一方、オスカーは、というと 、
 ・・・荒れていた・・・。
 当然だろう。彼も愛しい恋人と2人っきりで過ごしたいが為に、激務につぐ激務をこなしていたのだから。
「独りで過ごす部屋が、こんなに味気ないものだったなんて、な・・・。」
 自嘲気味に呟いた彼の独り言が、夜の帳にかき消されていく。 ボトルをつかんで乱暴に注ぐ 。
  飲み干してはまた注いで、を何度繰り返しただろう、そのあまりのハイペースな飲み方に、側に控えていた執事が恐る恐る彼に話し掛けた。
「オスカー様。その・・・差し出がましいのは十分承知しておりますが・・・あの、そろそろ控えられたほうが・・・。」
「分かってる・・・。」
「・・・オスカー様・・・。」
分かってる、と言ってるんだ!!
 自分では無意識だったため、思ったより大きな声が出てしまったのだろう、オスカーは執事に向かって『すまない。』と軽く謝罪の言葉を告げたきり、黙りこんでしまった。
  そんな主の様子に執事はいたたまれなくなって、逃げるようにその場を後にしたのであった。


  数日後・・・。
「困りましたね・・・。」
「ええ、こっちもかなりきてるんです。オスカー様の仕事は全くといって良いほどはかどっておりません。」
「わたくしどもも、途方にくれておりまして・・・。」
 朝日が差し込むすがすがしい宮殿にはおよそ不釣合いな、深刻な顔をして話をしている二人の男。片方は上品な老紳士、オスカーの館の執事であり、もう片方は精悍な顔つきの若者、オスカーの秘書官である。
「・・・お気持ちは分かります。あの方がどれほど補佐官様を大切に思っていらっしゃるか。・・・ですが・・・。」
  秘書官は大きく溜め息をついて執事の言葉を引き継いだ。
「ええ。しかし、このままあのようなご様子が続きますと、仕事に多大な影響が生じます。これまでは何とかして参りましたが、正直・・・。」
「限界、でございますか・・・。」
 執事も大きく溜め息をつく。
「・・・分かりました。オスカー様の執事として、何とかいたしましょう。」
「本当でございますか?!では、私はオスカー様がすぐにでもお仕事を始めていただけるように、万全の準備を致します。・・・よろしくお願いいたします。」
 秘書官は頭を下げると、大急ぎで執務室へと向かっていった。
「さて・・・。どうしましょうか・・・?」
 執事はとある場所へと足を向けた。
(これは、致し方のないことですから、ね。)
 と、思いながら。


「と、いう訳でございまして・・・。」
  なんとオスカーの執事はオリヴィエの館へとやってきたのだ。
「やっぱり、荒れてんのねぇ。」
「はい・・・。それと召し上がるお酒の量が、あの・・・。」
 自分の主人のことを、いくら同僚であるオリヴィエにであれ、言いづらいのだろう、口ごもる執事。
「何?!酒の量が多いわけ?」
「はい・・・。」
「・・・あの、バカ・・・。そんなことしたら、アンジェが悲しむじゃないのさ。あの子だってオスカーと離れて、我慢してるってのに・・・。」
 口惜しそうにしているオリヴィエ。実は彼もアンジェに好意をもっていたのだが、彼女がオスカーに好意を寄せているうえに、更にあの歩く下半身、オスカーも真剣に彼女を想っていることを知り、相談役に徹することにしていたからである。

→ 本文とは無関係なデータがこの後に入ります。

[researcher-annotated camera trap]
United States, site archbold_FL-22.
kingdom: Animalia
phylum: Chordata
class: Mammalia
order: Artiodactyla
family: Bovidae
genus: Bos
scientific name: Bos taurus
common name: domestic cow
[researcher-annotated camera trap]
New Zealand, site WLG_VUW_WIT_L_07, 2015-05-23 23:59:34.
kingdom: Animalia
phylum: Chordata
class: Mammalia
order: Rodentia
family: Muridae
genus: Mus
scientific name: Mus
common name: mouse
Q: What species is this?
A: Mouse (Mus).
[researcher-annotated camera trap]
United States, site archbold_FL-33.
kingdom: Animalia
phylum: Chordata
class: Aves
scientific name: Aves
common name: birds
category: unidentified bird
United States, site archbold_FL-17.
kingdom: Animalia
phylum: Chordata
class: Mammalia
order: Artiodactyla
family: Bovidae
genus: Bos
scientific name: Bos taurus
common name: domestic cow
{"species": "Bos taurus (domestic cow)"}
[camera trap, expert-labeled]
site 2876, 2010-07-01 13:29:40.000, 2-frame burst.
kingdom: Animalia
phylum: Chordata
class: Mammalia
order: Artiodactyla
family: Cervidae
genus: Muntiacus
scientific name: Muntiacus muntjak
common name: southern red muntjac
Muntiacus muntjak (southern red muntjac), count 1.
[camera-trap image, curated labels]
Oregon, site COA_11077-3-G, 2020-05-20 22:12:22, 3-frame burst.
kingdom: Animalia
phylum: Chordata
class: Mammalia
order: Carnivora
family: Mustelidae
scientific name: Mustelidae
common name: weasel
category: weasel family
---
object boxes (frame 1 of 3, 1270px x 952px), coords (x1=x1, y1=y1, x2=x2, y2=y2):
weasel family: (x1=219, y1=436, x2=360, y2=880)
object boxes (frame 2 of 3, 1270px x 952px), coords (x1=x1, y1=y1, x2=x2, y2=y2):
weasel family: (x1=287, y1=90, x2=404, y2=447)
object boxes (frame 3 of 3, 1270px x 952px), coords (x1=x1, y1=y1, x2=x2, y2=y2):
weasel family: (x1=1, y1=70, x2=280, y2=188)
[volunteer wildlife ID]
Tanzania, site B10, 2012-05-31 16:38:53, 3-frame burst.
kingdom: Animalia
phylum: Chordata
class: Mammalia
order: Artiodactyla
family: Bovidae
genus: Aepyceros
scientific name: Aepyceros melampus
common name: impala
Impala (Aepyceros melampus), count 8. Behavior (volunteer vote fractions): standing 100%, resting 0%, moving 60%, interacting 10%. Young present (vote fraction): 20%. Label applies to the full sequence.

「・・・ですから、わたくしどもも補佐官様に余計な心配をかけたくはございません。だからと申し上げましても・・・。」
「分かった。このオリヴィエ様が何とかするから、安心してよね。」
 オリヴィエの言葉に、執事は安心したように微笑み、丁寧に頭を下げて帰っていった 。
「わたくしどもだけで何とかできませんでしたことをお許しください・・・。」
 という、恐縮した一言を残して。